_What you should do_:
Return every item below verbatim, with no changes.

** begin Available records **

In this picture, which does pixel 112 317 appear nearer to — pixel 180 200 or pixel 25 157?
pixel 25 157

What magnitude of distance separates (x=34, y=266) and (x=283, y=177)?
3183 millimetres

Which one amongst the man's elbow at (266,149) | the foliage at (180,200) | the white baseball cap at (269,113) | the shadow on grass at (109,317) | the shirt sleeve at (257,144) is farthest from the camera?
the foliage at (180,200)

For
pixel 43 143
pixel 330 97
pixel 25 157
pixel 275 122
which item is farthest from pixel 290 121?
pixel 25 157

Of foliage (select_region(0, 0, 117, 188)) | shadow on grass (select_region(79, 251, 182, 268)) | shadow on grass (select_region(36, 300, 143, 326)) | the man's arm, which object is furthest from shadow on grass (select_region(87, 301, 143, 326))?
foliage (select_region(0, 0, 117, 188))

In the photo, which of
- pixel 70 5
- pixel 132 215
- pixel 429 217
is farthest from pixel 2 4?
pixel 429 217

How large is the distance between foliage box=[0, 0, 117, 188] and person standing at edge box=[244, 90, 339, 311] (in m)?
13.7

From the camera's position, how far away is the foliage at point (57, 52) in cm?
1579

** end Available records **

_Solved problem_:
In this picture, which does pixel 112 317 appear nearer to — pixel 180 200 or pixel 25 157?
pixel 25 157

What magnitude of distance separates (x=34, y=266) and (x=283, y=177)?
3183 millimetres

Which one amongst the man's elbow at (266,149) | the foliage at (180,200) | the white baseball cap at (269,113) | the shadow on grass at (109,317) | the shirt sleeve at (257,144) is farthest from the camera?
the foliage at (180,200)

For
pixel 43 143
pixel 330 97
pixel 25 157
pixel 275 122
which item is farthest from pixel 290 121?
pixel 25 157

Of foliage (select_region(0, 0, 117, 188)) | shadow on grass (select_region(79, 251, 182, 268)) | shadow on grass (select_region(36, 300, 143, 326)) | the man's arm, which object is furthest from shadow on grass (select_region(87, 301, 143, 326))?
foliage (select_region(0, 0, 117, 188))

In the photo, which of
- pixel 70 5
- pixel 132 215
- pixel 429 217
is farthest from pixel 2 4?
pixel 429 217

How large is the distance between foliage box=[0, 0, 117, 188] and person standing at edge box=[244, 90, 339, 311] (in m)?
13.7

From the camera's position, how far away is the foliage at point (57, 52) in cm?
1579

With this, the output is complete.